PROBLEM
All lines in the records below from the line with "Labour and the" through the line with "No Trespassing The" are to be given again exactly, both ends included; the pictures are to be left out.

EXERCISE DATA

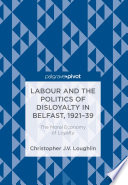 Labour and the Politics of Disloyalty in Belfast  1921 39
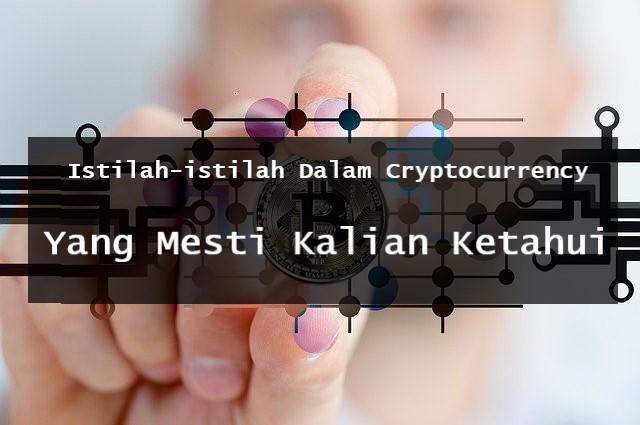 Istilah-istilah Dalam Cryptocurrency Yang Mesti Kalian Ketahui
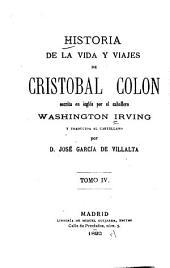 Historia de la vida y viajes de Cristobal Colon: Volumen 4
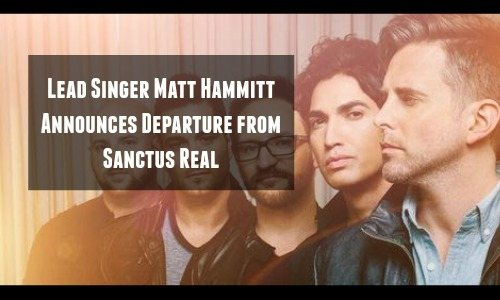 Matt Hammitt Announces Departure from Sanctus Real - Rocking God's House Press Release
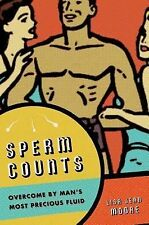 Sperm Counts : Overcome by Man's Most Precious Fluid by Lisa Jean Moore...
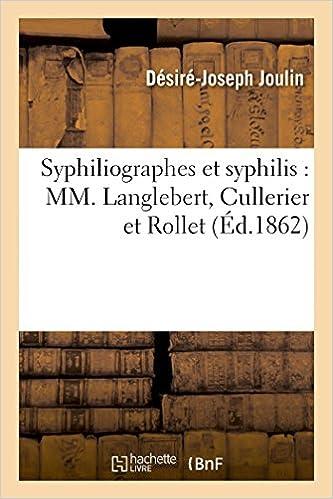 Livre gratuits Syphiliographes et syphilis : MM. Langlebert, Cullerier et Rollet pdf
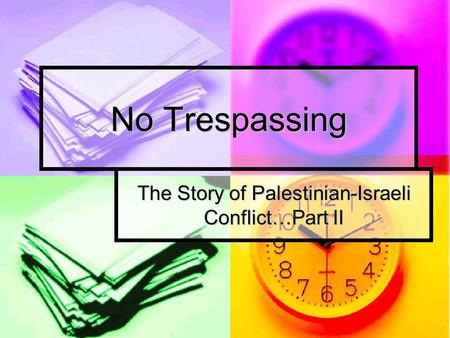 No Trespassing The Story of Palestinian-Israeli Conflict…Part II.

---

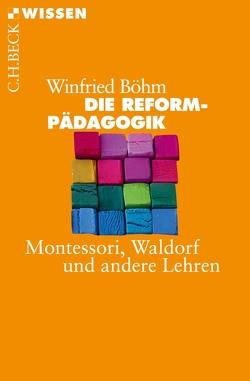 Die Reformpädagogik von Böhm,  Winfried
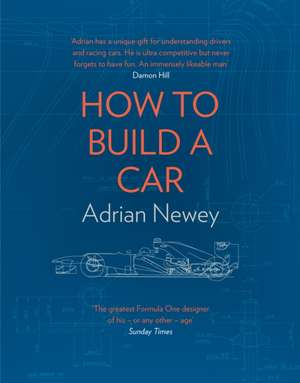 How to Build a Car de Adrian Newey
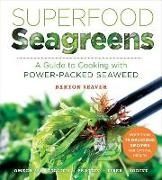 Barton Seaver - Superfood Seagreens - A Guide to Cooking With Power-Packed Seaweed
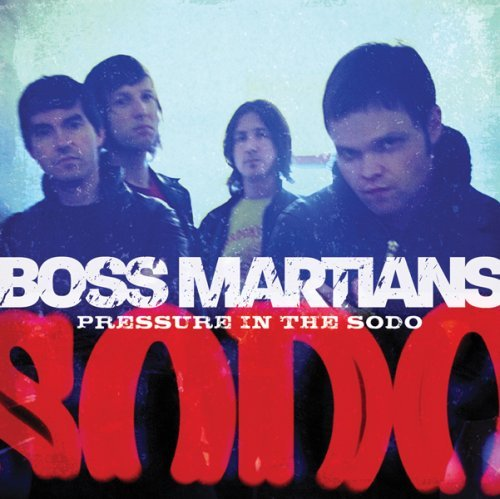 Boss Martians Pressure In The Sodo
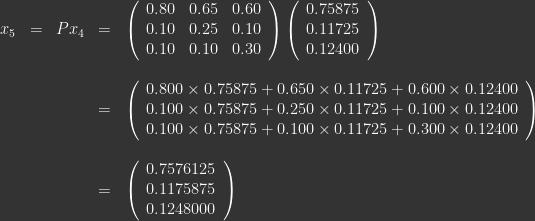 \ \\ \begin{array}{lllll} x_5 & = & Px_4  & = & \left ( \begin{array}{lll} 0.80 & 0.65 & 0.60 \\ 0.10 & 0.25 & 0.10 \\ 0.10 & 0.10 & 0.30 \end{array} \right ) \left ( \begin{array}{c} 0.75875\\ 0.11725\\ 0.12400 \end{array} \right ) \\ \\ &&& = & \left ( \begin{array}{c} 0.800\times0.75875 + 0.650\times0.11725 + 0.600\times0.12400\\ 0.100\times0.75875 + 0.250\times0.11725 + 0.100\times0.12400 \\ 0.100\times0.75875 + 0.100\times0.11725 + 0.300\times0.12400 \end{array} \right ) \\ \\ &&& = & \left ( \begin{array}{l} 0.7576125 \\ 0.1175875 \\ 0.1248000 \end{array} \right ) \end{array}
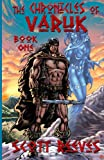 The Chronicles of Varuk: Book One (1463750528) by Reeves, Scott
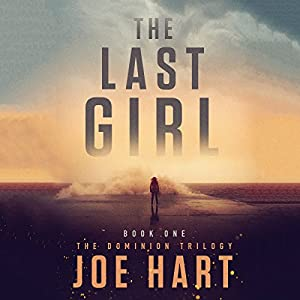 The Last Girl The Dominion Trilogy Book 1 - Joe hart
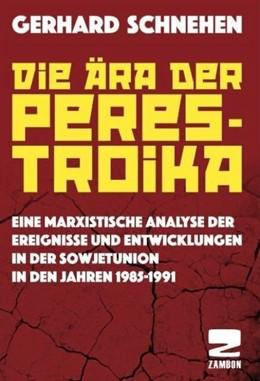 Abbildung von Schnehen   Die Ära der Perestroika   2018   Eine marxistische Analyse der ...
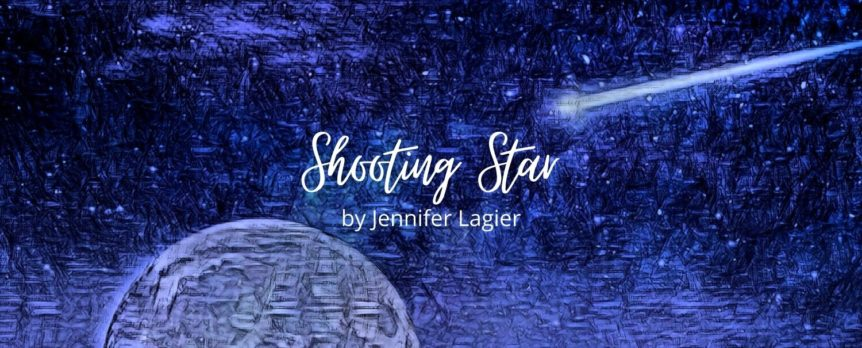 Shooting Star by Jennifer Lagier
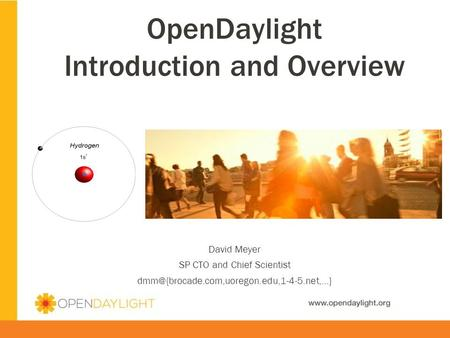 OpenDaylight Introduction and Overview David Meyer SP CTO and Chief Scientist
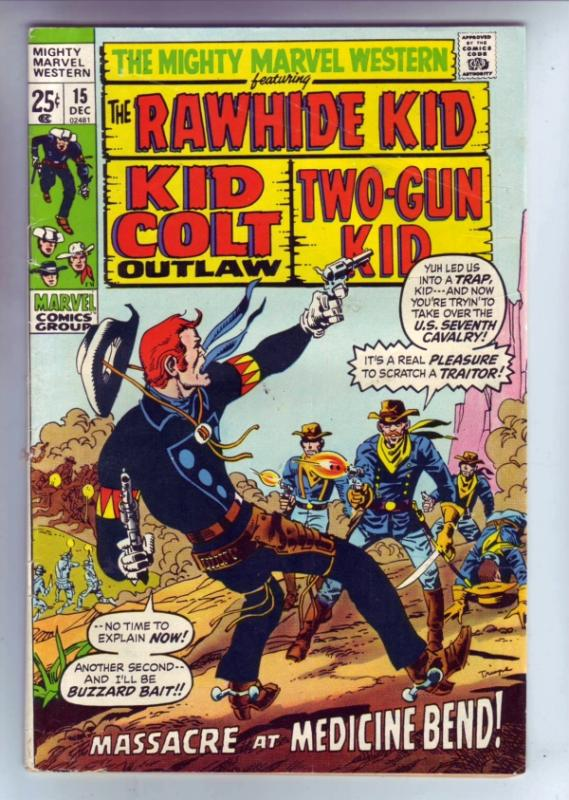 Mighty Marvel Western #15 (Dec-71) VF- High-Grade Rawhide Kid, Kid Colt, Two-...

---

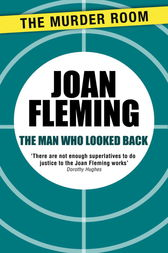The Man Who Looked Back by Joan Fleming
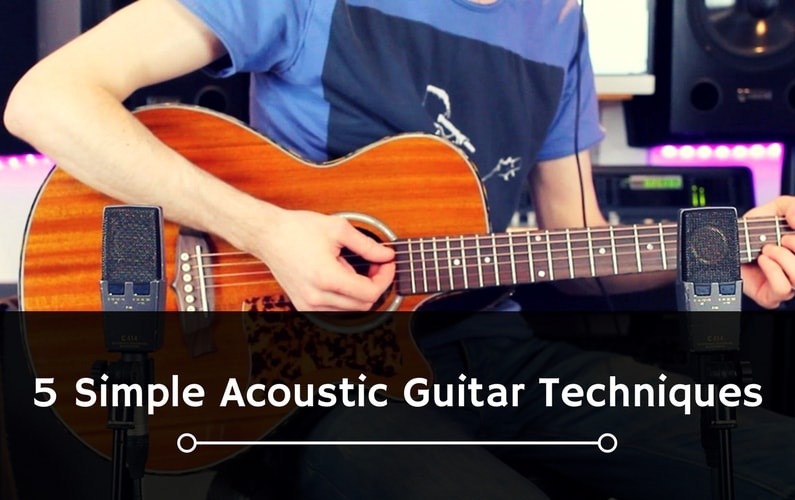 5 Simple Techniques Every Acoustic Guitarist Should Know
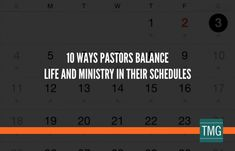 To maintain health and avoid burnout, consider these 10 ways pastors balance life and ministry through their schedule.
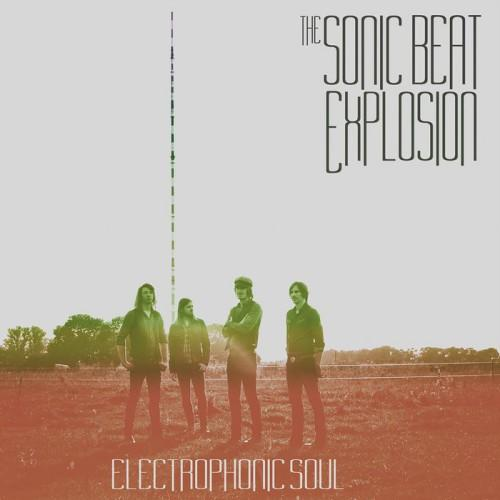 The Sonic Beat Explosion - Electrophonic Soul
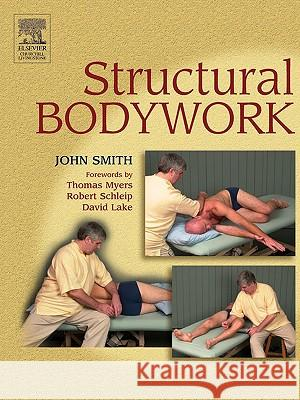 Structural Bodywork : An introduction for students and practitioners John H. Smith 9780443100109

SOLUTION BELOW
 Labour and the Politics of Disloyalty in Belfast  1921 39
 Istilah-istilah Dalam Cryptocurrency Yang Mesti Kalian Ketahui
 Historia de la vida y viajes de Cristobal Colon: Volumen 4
 Matt Hammitt Announces Departure from Sanctus Real - Rocking God's House Press Release
 Sperm Counts : Overcome by Man's Most Precious Fluid by Lisa Jean Moore...
 Livre gratuits Syphiliographes et syphilis : MM. Langlebert, Cullerier et Rollet pdf
 No Trespassing The Story of Palestinian-Israeli Conflict…Part II.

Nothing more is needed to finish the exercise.